[Haskell-cafe] vector-space and standard API for vectors

Sat Nov 6 04:06:49 EDT 2010

On 11/5/10 7:54 AM, Alexey Khudyakov wrote:
>
>> We already know that there are noncommutative modules/vectorspaces of
>> interest (e.g., modules over quaternions and modules over graph paths),
>> why not support them from the beginning? It seems like you're going out
>> of your way to exclude things that would be trivial to include. This is
>> exactly why this is my standard complaint against the various proposals
>> out there for new numeric hierarchies. People who are used to only using
>> R^n think the proposals are just fine, but none of the proposals capture
>> the structures I work with daily. Which means the new proposals are no
>> better than the Prelude for me.
>
> Could you tell what data structures do you use? It's difficult to think
> about them without concrete examples.

Data structures? That varies a lot depending on the task: Data.Map, 
Data.Set, Data.IntMap, Data.IntSet, Data.Trie, Data.ByteString...

A lot of my concrete examples of semirings and modules come from natural 
language processing tasks. One example I already mentioned is the 
semiring of a collection of paths over a graph (so something like 
Data.Set (Data.Seq Arc)). Path collections show up, for example, when 
dealing with Markov chains and HMMs where the goal is to maximize or sum 
the weights over all paths.

To make it clearer, a Markov chain is a probabilistic version of a 
finite state automaton, so you have some set of nodes, and the arcs for 
transitioning from one node to another have probabilistic weights on 
them. An HMM is an extension of a Markov chain into a probabilistic 
version of a Moore machine, so in addition to the probabilistic 
transitions from state to state, we also have for each state a 
probability distribution over emitted symbols.

An interesting problem for HMMs is this: given some observed sequence of 
emitted symbols, reconstruct the most likely path of states which would 
cause the symbol sequence to be emitted. A nearly identical problem is: 
given some observed sequence of symbols, determine the total probability 
of all state sequences which could have generated it.

In addition to the perspective of HMMs as probabilistic Moore machines, 
there are two other perspectives which are helpful. One is the graphical 
model perspective where we have something that looks a bit like this (in 
fixed-width font):

     Q0 -> Q1 -> Q2 -> ... -> Qn
           |     |            |
           v     v            v
           S1    S2           Sn

Each Sk and Qk are random variables. The random variables Qk represent 
being in some particular state q at time k, and the choice of which 
state is drawn from a probability distribution based on the state 
Q(k-1). The random variables Sk represent emitting some particular 
symbol s at time k, and the choice of which symbol is drawn from a 
distribution based on the state Qk.

The third perspective, which is the most helpful one for solving our two 
problems, is if we take this graphical model and unfold it into a 
trellis graph (ignoring the Sk variables for now). Each node in the 
trellis represents an assignment of particular values to each of the 
random variables. So if Q1 could take on values qA, qB, and qC then we'd 
have three nodes for each of Q1=qA, Q1=qB, and Q1=qC. The arcs in the 
trellis are weighted with the probability of transitioning from one node 
to the next; so an arc Q1=q1 -> Q2=q2 has weight Pr(Q2=q2 | Q1=q1). A 
path through the trellis represents a variable assignment, which is to 
say a sequence of states in the Markov chain; and the weight of the path 
is the probability of the Markov chain taking that path.

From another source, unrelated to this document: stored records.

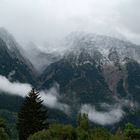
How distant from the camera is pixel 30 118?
329 feet

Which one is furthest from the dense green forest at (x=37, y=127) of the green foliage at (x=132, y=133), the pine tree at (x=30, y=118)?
the green foliage at (x=132, y=133)

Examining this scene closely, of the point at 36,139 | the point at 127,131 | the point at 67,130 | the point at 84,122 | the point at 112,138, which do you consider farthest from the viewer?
the point at 127,131

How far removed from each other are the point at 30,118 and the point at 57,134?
799cm

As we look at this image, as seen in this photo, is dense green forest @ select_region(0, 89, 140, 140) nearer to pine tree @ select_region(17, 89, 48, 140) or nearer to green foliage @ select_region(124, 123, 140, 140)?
pine tree @ select_region(17, 89, 48, 140)

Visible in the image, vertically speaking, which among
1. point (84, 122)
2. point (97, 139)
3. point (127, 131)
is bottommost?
point (97, 139)

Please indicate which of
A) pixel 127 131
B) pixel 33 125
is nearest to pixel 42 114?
pixel 33 125

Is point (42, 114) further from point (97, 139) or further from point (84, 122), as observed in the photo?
point (84, 122)

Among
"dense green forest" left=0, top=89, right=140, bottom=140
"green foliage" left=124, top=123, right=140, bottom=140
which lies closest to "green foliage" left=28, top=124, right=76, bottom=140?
"dense green forest" left=0, top=89, right=140, bottom=140

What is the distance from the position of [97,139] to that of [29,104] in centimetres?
1494

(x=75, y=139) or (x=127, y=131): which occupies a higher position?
(x=127, y=131)

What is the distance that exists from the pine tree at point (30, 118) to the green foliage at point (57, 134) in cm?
456

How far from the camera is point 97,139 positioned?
9794 centimetres

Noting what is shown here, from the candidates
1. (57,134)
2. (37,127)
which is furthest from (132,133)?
(57,134)

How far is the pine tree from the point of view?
99750mm
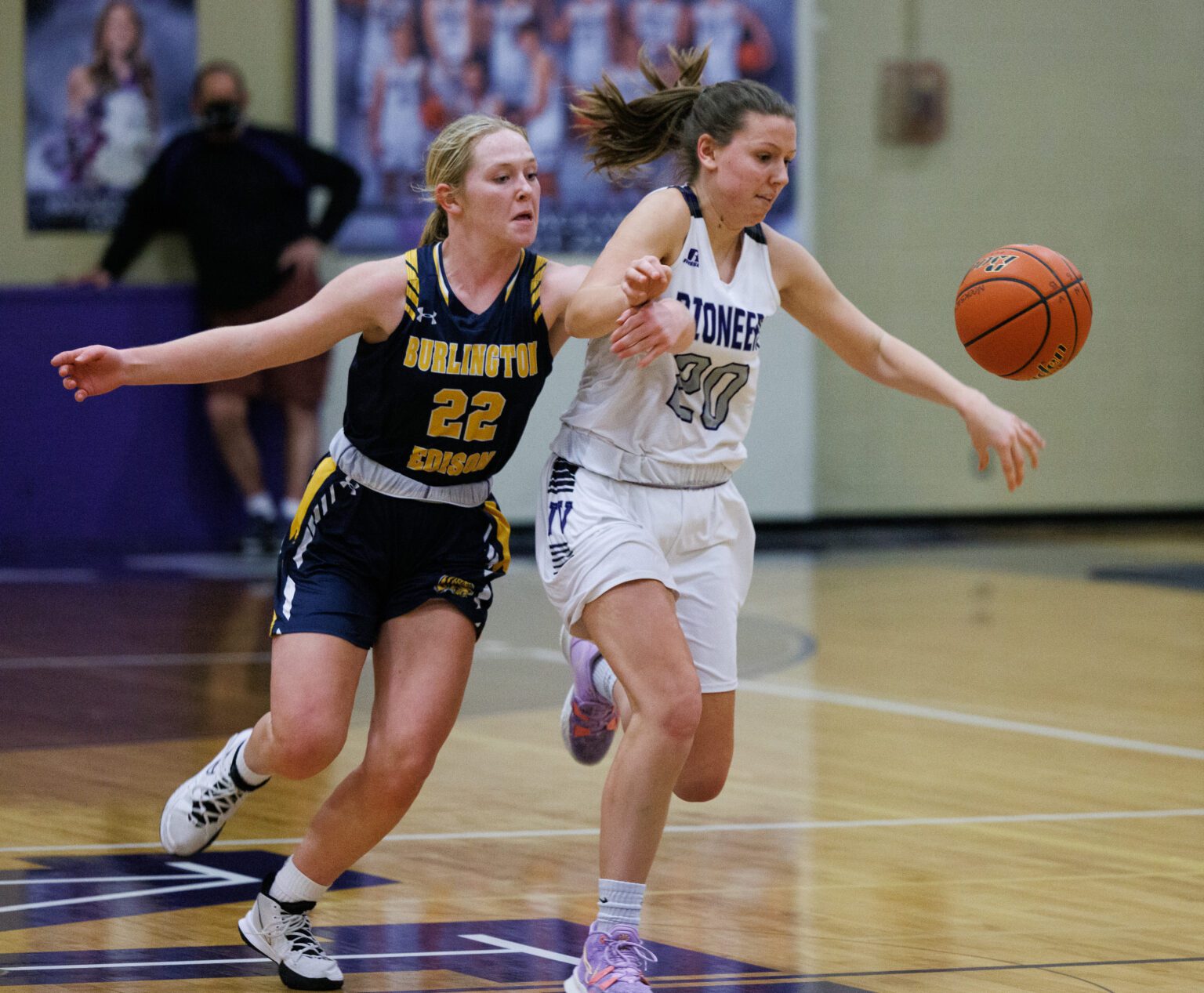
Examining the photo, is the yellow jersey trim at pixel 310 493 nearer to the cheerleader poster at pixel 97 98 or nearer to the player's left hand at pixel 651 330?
the player's left hand at pixel 651 330

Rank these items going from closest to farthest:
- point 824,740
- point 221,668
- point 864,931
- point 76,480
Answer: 1. point 864,931
2. point 824,740
3. point 221,668
4. point 76,480

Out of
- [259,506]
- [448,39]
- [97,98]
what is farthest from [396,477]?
[448,39]

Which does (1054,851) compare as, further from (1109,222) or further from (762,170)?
(1109,222)

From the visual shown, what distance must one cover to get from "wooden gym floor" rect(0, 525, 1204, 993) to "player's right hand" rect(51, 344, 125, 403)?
1090mm

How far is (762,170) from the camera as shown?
3742 mm

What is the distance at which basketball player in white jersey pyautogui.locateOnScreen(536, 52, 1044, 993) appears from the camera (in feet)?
11.4

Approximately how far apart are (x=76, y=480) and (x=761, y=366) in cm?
388

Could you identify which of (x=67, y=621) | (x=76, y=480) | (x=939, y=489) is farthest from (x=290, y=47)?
(x=939, y=489)

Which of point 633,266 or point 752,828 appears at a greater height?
point 633,266

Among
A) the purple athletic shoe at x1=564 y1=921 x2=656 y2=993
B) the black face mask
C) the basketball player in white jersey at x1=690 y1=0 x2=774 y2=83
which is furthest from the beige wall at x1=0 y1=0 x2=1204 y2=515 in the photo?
the purple athletic shoe at x1=564 y1=921 x2=656 y2=993

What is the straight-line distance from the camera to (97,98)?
10383 millimetres

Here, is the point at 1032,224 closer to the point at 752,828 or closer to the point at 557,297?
the point at 752,828

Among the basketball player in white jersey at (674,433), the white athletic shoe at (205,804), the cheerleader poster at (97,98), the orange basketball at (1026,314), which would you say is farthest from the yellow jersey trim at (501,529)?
the cheerleader poster at (97,98)

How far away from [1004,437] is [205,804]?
6.06 ft
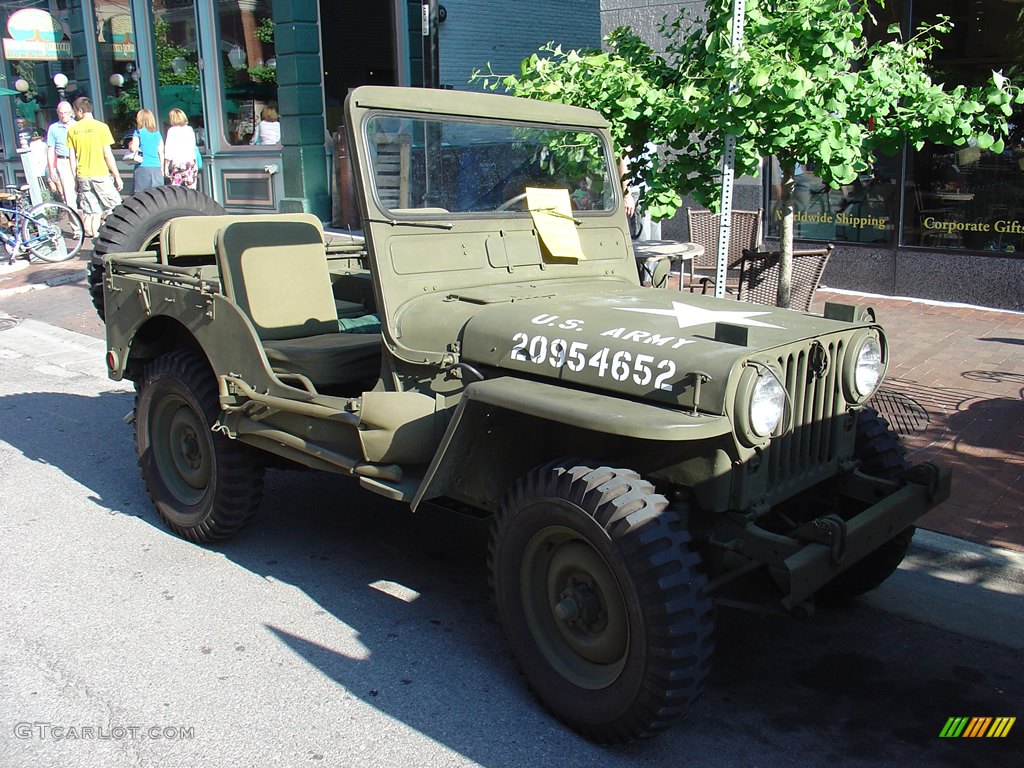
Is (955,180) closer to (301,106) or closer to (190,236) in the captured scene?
(190,236)

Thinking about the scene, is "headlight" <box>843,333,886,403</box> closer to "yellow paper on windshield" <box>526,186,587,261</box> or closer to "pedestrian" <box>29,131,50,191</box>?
"yellow paper on windshield" <box>526,186,587,261</box>

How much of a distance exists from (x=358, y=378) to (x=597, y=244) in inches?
48.7

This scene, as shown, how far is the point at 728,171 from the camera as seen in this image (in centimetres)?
471

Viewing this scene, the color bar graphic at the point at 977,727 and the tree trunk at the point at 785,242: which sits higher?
the tree trunk at the point at 785,242

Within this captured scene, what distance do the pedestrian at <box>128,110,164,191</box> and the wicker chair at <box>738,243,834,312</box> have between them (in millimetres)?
8414

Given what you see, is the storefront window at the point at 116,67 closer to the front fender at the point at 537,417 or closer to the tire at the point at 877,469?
the front fender at the point at 537,417

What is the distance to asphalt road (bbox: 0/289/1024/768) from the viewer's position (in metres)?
3.03

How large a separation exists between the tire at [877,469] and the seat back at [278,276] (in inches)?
97.2

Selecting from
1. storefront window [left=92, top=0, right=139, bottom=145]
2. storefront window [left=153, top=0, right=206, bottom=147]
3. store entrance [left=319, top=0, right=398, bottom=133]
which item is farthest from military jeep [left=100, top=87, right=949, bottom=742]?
storefront window [left=92, top=0, right=139, bottom=145]

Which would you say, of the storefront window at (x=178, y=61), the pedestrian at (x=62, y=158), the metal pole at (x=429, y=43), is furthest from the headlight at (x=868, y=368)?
the storefront window at (x=178, y=61)

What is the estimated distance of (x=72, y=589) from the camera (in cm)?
414

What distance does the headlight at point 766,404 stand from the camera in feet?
9.66

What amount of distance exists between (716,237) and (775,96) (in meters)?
4.38

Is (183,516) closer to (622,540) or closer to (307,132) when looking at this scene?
(622,540)
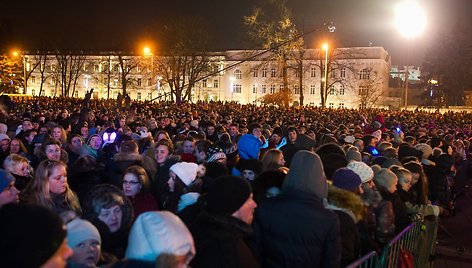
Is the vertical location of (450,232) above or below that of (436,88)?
below

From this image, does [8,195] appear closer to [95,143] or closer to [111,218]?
[111,218]

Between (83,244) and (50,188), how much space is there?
2.02 m

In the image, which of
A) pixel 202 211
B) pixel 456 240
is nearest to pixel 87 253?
pixel 202 211

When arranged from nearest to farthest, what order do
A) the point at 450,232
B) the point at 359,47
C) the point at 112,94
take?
the point at 450,232 → the point at 359,47 → the point at 112,94

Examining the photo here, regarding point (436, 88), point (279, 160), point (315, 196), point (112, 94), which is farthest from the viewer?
point (112, 94)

There is a general algorithm for solving the two problems I mentioned, 
and ultimately they're the same algorithm except with different 
semirings. Note that a collection of paths between two points on a graph 
forms a semiring[1] where sum is the union of path collections and 
product is the extension of paths[2], so the answers we want can be 
gotten by semiring homomorphisms from the collection of paths to some 
other domain. To get the probability of all state sequences which could 
give rise to a given symbol sequence we can use the probability 
semiring[3] ---which we can simplify to the metric space [0..1] with (+) 
and (*), since the algorithm ensures that all events are disjoint. This 
version is called the "forward algorithm". To get the probability the 
most likely state sequence we can use the semiring [0..1] with max and 
(+), which is called the "Viterbi algorithm". In practice we tend to use 
the log version of these semirings in order to prevent underflow. 
There's also a variant of the Viterbi algorithm which stores 
backpointers to the most likely previous state, which makes it easier to 
recover the most likely state sequence instead of just the 
(log)probability of the sequence. The Viterbi algorithm with back 
pointers is also a semiring: Maybe(Prob, Maybe State) with Nothing as 
zero, Just(1,Nothing) as one, argmax as sum: mx<+>my = do { (px,_) <- mx 
; (py,_) <- my ; if px > py then mx else my }, and product: mx<*>my = do 
{ (px,x) <- mx ; (py,y) <- my ; Just (px*py, y `mplus` x)}.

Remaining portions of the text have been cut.